Irish Soda Bread Rolls with Whipped Honey-Guinness Butter
- 1 ½ cup + 1 Tbsp white whole wheat flour
- 2 cups all-purpose flour
- 1 tsp baking soda
- 1 tsp salt
- 1 ½ cups buttermilk
- 1 large egg
- 1 14.9-oz can Guinness Draught
- ½ cup cream honey
- ½ lb unsalted Irish butter, softened
Preheat the oven to 375˚F and line a sheet tray with parchment paper. In a large bowl, whisk together the flours, baking soda, and salt and make a well. Measure the buttermilk into a measuring cup and whisk in the egg.

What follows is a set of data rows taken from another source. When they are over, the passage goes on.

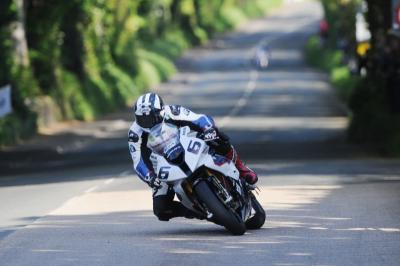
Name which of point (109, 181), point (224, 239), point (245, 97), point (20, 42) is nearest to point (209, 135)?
point (224, 239)

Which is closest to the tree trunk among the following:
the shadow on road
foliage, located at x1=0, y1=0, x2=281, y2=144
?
foliage, located at x1=0, y1=0, x2=281, y2=144

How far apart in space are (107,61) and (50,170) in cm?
2482

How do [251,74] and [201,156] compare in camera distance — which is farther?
[251,74]

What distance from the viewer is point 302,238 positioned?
43.7ft

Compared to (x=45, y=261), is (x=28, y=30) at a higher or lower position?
lower

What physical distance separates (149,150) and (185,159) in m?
0.56

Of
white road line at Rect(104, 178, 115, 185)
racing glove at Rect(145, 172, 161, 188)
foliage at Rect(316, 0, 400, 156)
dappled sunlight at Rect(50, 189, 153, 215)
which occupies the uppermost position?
racing glove at Rect(145, 172, 161, 188)

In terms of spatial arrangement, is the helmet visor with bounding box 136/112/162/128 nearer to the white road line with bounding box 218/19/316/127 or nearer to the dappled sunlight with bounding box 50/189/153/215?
the dappled sunlight with bounding box 50/189/153/215

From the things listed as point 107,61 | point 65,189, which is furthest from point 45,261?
point 107,61

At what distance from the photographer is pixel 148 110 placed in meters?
13.5

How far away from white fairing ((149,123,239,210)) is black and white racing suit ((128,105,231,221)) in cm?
10

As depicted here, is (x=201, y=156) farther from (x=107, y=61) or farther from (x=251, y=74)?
(x=251, y=74)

Pour the buttermilk mixture into the dry ingredients; use a wooden spoon to incorporate as much as you can, then knead in any remaining flour with your hands. The dough will be rather sticky. Separate dough into 12 balls and place on the baking sheet. Bake for 20 minutes or until golden brown. Remove from oven and set on a wire rack to cool completely. Meanwhile, reduce Guinness in medium-large saucepan over medium heat until it becomes a glaze, about 30 minutes, stirring occasionally at first and then constantly toward the end. Remove from heat and stir in honey creme until thoroughly blended. Allow to cool then mix into the softened butter, slowly at first then beating vigorously to create a fluffy consistency. Serve alongside rolls.